My sister and I, however, were frantic with worry. We tried to encourage her to eat (which made her mad), I would turn on the t.v. to let it play in the background (which annoyed her) and I tried to get her to talk (she simply wouldn't). What I didn't understand then but what I see clearly now, was that Mom was preparing to die. Bit by bit, she was letting go of the little things in this life to prepare herself for finally letting go of her spirit and letting go of life.
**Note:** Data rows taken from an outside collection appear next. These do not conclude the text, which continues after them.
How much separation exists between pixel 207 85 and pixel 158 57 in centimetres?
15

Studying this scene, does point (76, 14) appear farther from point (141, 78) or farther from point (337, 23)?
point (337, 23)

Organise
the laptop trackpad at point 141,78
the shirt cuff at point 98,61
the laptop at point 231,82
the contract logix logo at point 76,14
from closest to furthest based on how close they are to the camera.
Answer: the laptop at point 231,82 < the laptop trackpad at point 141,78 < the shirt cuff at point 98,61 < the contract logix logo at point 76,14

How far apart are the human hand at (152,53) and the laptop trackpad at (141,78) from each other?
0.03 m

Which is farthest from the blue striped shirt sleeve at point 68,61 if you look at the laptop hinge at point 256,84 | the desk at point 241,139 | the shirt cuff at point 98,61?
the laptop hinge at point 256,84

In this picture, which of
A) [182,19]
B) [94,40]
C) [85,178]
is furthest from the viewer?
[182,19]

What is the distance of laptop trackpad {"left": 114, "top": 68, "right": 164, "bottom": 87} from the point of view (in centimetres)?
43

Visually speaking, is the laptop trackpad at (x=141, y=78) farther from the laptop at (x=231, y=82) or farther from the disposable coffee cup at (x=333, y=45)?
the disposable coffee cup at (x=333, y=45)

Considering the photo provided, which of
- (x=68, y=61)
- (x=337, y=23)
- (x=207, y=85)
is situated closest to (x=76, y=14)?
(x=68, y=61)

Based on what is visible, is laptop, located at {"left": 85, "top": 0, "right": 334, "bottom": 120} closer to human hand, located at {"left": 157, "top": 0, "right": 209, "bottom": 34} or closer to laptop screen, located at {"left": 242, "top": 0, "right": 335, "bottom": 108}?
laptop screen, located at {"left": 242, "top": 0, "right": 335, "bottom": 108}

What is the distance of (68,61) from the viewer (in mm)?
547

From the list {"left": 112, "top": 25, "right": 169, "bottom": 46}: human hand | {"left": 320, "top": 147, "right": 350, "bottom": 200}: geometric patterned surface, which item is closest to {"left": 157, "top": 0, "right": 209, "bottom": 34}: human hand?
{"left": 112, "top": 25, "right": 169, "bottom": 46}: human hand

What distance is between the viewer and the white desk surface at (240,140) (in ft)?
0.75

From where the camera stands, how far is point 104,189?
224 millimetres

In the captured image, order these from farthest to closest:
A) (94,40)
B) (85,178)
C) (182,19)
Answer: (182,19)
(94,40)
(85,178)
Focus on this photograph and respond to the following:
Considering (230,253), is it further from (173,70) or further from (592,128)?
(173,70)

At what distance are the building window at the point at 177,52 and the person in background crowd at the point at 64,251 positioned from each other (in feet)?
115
The last thing she let go of before she died was us. She kept telling us every time we went to see her "I love you." She said that until she couldn't say it anymore.

You can hear a bit of a presentation I gave on this here starting at 22:03.

Applying the Lesson to Lent

In the years since then, as Lent comes and goes the practice of giving something up something for the season is very big in my house. Before mom died, it was a penance, a discipline, and a custom. I did it because I was supposed to. But all these years since Mom's death I see the church's wisdom in perpetuating this practice.

Every Lent we get to practice letting go as a reminder that life is just one series of things to give up and let go. We give up our youth, our looks and maybe even our health as time goes on. This happens to us just naturally. It is through the practice during Lent that we learn to do this with patience, with perseverance and with love.  Giving up the little things makes us re-evaluate and re-prioritize the blessings and gifts we still have. And wisely, as we go forward in the last few days of Lent perhaps we can see that giving up stuff is just a dress rehearsal for the things to give up in the years ahead.